On savait qu’Emmanuel Macron se moquait de la question du grand âge. On le savait depuis que, subrepticement, en 2021, il a totalement laissé tomber une réforme que sa propre majorité lui réclamait et que le Premier Ministre avait caractérisé comme le « marqueur social du quinquennat ». On en a eu une éclatante confirmation lorsque l’élection de 2022 joua le rôle d’ardoise magique. Vainqueur, Macron s’est entre temps délesté de cette trop lourde promesse : la loi Grand Âge a disparu des radars.

On a vu même entendu en juin dernier la porte-parole du Gouvernement expliquer que la réforme des retraites était indispensable… pour « financer de grandes priorités dont la question de l’autonomie et de la dépendance ». Et maintenant que la réforme des retraites est passée, évidemment plus aucune nouvelle de la réforme de la dépendance…

Ou plutôt si. Aux frustrés colériques qui n’ont que le mot de « loi Grand Âge » à la bouche, le Ministre Jean-Christophe Combe a promis mieux, beaucoup mieux : une « réforme du grand âge » ! Sauf que la première brique de cette immense réforme a pris la forme d’une petite proposition de loi riquiqui. L’exploit, c’est d’avoir transformé le grand défi politique du vieillissement de la population en une loi indigne de cette ambition.
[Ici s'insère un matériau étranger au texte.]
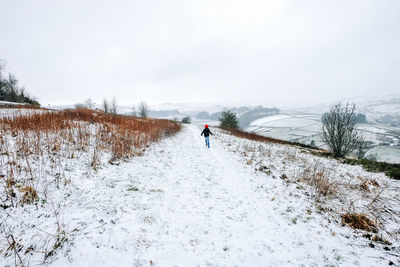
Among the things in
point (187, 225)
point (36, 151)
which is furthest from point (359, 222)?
point (36, 151)

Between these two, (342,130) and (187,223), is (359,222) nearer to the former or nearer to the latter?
(187,223)

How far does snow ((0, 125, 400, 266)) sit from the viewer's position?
93.7 inches

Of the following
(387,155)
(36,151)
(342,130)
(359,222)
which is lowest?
(387,155)

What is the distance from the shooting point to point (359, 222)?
3258 millimetres

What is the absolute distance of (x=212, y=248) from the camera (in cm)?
260

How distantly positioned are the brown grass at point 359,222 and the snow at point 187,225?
0.70 feet

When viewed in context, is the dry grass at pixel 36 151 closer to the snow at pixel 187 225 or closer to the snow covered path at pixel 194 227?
the snow at pixel 187 225

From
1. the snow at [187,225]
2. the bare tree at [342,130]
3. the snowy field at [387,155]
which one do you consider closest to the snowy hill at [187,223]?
the snow at [187,225]

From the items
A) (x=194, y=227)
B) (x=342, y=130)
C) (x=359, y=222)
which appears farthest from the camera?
(x=342, y=130)

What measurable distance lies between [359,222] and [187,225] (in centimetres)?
377

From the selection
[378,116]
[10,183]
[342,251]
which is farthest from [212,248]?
[378,116]

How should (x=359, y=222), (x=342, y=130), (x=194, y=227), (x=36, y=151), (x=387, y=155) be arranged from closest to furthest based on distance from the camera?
1. (x=194, y=227)
2. (x=359, y=222)
3. (x=36, y=151)
4. (x=342, y=130)
5. (x=387, y=155)

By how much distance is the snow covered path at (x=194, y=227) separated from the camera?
2391mm

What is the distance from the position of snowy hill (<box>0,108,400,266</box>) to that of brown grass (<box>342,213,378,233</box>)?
0.05 meters
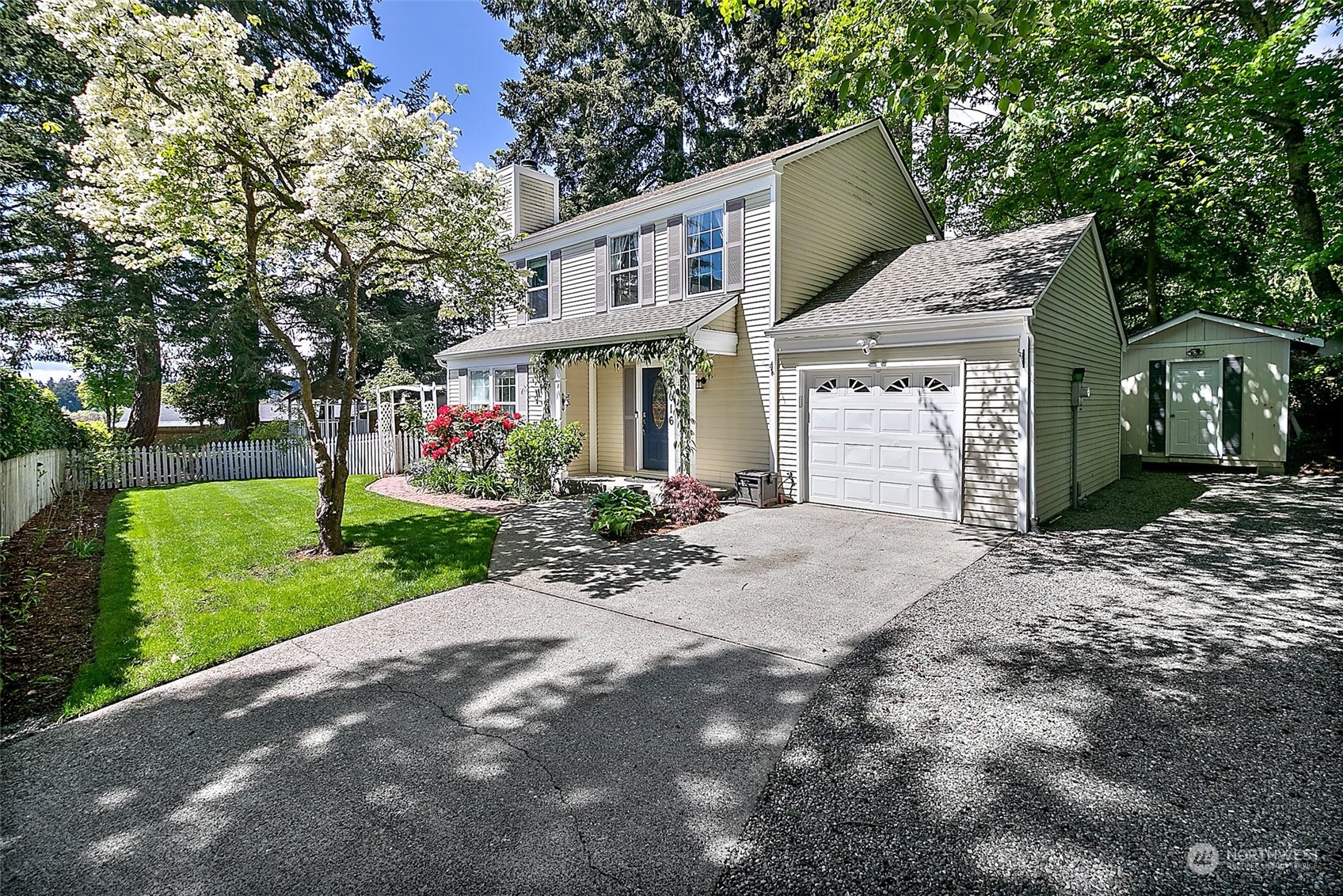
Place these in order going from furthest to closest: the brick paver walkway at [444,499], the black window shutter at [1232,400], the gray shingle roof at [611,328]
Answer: the black window shutter at [1232,400]
the gray shingle roof at [611,328]
the brick paver walkway at [444,499]

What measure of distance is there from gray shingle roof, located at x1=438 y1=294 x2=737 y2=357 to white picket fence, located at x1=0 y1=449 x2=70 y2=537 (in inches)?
297

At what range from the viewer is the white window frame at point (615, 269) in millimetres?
12977

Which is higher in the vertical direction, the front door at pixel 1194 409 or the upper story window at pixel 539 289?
the upper story window at pixel 539 289

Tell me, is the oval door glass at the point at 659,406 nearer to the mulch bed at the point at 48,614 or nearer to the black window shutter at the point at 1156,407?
the mulch bed at the point at 48,614

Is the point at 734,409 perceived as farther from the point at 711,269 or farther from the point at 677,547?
the point at 677,547

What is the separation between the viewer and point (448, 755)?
10.4 ft

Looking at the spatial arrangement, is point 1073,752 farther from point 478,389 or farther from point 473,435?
point 478,389

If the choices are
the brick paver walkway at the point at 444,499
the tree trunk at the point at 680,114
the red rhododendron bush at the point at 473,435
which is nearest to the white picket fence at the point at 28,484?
the brick paver walkway at the point at 444,499

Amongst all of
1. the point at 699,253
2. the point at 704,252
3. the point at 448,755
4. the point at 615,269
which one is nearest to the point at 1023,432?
the point at 704,252

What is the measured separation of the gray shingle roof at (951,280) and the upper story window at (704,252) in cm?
181

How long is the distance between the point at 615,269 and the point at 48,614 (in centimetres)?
1052

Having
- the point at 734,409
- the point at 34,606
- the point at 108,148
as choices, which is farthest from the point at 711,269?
the point at 34,606

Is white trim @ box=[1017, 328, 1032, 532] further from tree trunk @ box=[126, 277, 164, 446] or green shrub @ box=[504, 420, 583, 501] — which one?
tree trunk @ box=[126, 277, 164, 446]

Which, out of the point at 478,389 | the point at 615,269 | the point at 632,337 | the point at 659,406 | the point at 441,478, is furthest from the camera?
the point at 478,389
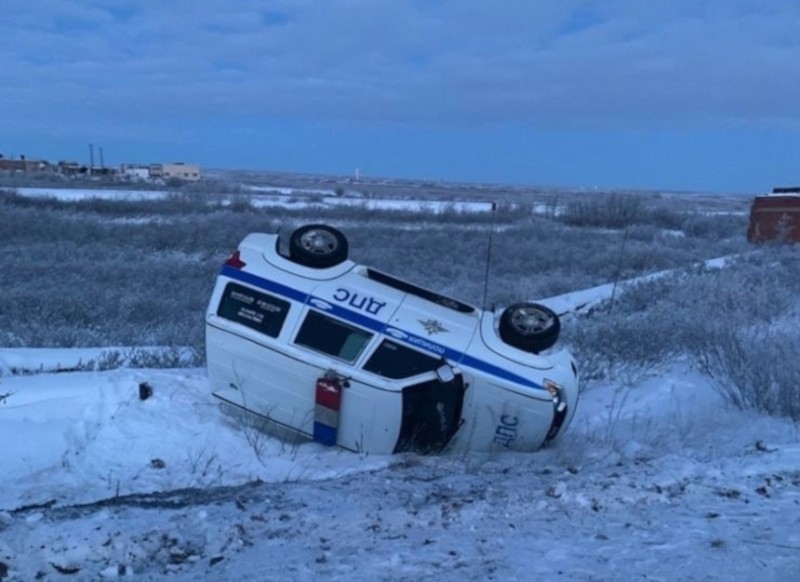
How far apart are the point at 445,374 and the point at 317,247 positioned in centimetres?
155

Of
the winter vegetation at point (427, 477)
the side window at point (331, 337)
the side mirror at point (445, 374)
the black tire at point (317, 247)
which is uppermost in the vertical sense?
the black tire at point (317, 247)

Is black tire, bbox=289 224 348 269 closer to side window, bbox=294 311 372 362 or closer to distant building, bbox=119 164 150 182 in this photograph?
side window, bbox=294 311 372 362

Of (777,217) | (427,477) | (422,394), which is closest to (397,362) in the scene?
(422,394)

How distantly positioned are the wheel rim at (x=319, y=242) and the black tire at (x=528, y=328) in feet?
4.93

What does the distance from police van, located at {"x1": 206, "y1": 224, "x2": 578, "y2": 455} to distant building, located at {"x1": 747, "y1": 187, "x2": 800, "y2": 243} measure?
77.1 feet

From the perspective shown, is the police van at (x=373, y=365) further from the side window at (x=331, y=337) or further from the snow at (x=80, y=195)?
the snow at (x=80, y=195)

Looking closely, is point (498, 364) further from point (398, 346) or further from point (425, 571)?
point (425, 571)

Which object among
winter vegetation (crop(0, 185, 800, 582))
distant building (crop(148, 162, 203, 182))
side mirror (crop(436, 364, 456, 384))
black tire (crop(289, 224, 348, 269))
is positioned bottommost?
distant building (crop(148, 162, 203, 182))

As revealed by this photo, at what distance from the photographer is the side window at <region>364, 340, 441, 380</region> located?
6.36m

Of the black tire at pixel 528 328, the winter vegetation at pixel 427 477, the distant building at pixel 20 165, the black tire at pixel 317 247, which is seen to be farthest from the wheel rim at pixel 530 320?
the distant building at pixel 20 165

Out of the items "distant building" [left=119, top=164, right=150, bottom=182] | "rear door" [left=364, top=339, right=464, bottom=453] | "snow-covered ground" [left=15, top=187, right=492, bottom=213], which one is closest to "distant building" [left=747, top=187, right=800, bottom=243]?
"snow-covered ground" [left=15, top=187, right=492, bottom=213]

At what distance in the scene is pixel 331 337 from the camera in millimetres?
6477

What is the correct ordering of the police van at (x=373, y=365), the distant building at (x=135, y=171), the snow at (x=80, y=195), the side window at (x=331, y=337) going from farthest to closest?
1. the distant building at (x=135, y=171)
2. the snow at (x=80, y=195)
3. the side window at (x=331, y=337)
4. the police van at (x=373, y=365)

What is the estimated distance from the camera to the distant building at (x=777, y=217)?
27.5 metres
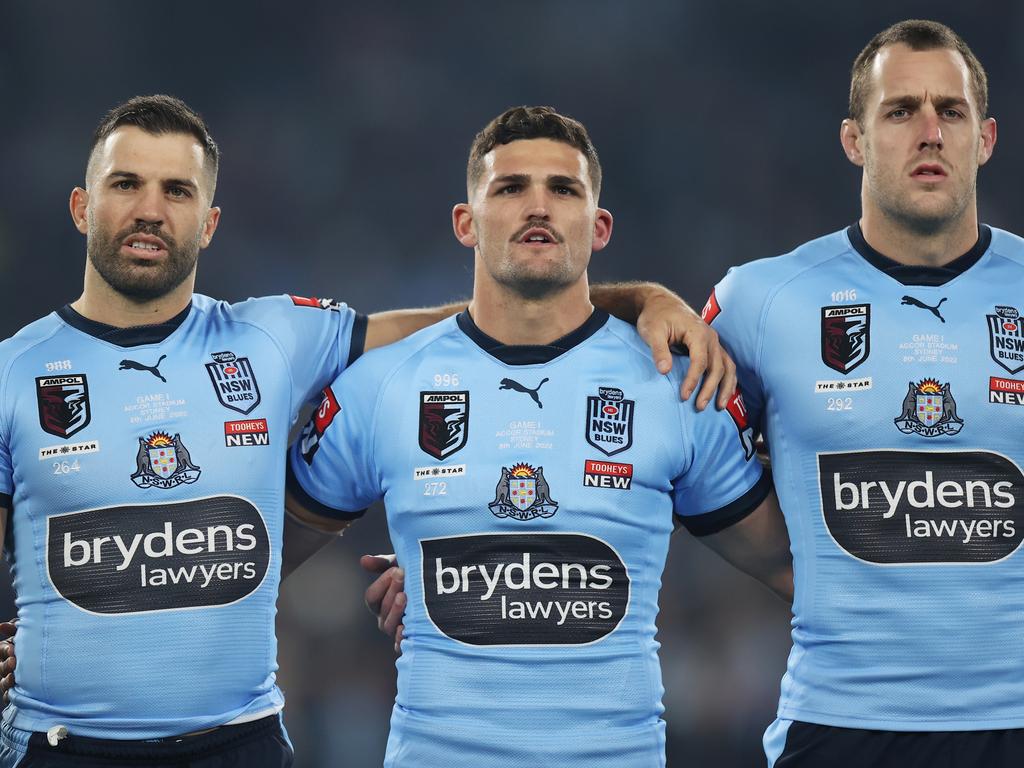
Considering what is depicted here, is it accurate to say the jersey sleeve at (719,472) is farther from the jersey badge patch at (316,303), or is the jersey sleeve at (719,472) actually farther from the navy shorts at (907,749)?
the jersey badge patch at (316,303)

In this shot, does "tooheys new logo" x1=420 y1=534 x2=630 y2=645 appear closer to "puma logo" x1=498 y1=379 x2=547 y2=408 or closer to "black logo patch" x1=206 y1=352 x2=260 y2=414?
"puma logo" x1=498 y1=379 x2=547 y2=408

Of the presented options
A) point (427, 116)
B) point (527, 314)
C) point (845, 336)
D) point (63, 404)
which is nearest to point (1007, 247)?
point (845, 336)

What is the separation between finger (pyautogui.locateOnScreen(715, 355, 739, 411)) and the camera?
134 inches

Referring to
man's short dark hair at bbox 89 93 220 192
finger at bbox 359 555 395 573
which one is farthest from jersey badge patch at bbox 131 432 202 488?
man's short dark hair at bbox 89 93 220 192

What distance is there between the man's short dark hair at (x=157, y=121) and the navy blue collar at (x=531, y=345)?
3.00ft

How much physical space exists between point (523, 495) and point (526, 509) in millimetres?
39

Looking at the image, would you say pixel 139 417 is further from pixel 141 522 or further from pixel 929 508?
pixel 929 508

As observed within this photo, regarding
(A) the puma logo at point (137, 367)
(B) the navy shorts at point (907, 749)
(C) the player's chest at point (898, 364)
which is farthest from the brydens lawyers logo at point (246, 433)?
(B) the navy shorts at point (907, 749)

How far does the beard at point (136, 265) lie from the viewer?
11.4 ft

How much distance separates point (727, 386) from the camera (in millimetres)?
3412

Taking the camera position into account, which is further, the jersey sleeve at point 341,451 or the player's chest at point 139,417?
→ the jersey sleeve at point 341,451

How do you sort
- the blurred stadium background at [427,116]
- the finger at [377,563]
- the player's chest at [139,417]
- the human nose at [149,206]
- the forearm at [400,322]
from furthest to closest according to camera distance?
the blurred stadium background at [427,116] → the forearm at [400,322] → the finger at [377,563] → the human nose at [149,206] → the player's chest at [139,417]

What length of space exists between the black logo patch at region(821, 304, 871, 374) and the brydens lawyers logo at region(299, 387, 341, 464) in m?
1.38

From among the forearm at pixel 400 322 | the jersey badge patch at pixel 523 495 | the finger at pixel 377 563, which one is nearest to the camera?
the jersey badge patch at pixel 523 495
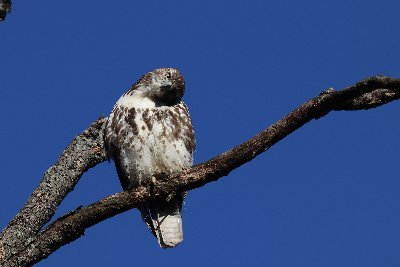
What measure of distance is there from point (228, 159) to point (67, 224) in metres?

Évidemment on nous a sorti la théorie des petits pas. Quoi ? Comment s’insurger de la mise en œuvre d’une carte facilitant le stationnement des auxiliaires de vie, nous dit-on. Mais comment penser régler le tsunami démographique de 2030 avec une carte de stationnement, a-t-on envie de répondre ? Car au fond rien ne va dans cette PPL. Dénuée de souffle et de vision, elle enquille de surcroît des articles qui n’ont aucun sens (comme cette Conférence nationale de l’autonomie que personne à commencer par le Ministre lui-même n’a été capable d’expliquer ou de justifier ou l’affectation de 10% des bénéfices des groupes privés à l’amélioration du cadre de vie, mesure décrite comme un effort de « moralisation » d’un secteur à qui on fait payer les pots cassés de l’affaire Orpéa avec une démagogie sans bornes.

On pourra toujours se féliciter que le gouvernement ait introduit dans la PPL le Service Public Territorial de l’Autonomie ou la généralisation d’Icope. Mais on attendra plutôt le passage au Sénat pour voir comment renforcer cette loi. On attendra surtout désormais la « feuille de route » que le Ministre doit annoncer début juin. Bonne, l’espoir reviendra. Mauvaise, c’en sera fini de ce quinquennat.

Mais en attendant demain, il faut se coltiner le présent. Le présent, c’est un amendement du Gouvernement sommant à l’avenir les Ehpad de transmettre leur taux d’encadrement pour qu’ils figurent sur le site de la CNSA. Et cette injonction a évidemment pour objectif de pointer du doigt les Ehpad ayant un faible taux de personnel. Sauf qu’au même moment, la circulaire budgétaire pour 2023 fixe un taux de revalorisation des forfaits soins de … + 2,06% quand à peu près partout la masse salariale a augmenté d’au moins 6-7% et que l’inflation dépassera largement les 5%. Ainsi, en attendant des lendemains qui chantent, les directeurs d’Ehpad vont devoir en 2023 faire avec moins de personnel. La réforme c’est donc (peut-être) pour demain. Les emmerdes, en revanche, c’est ici et maintenant !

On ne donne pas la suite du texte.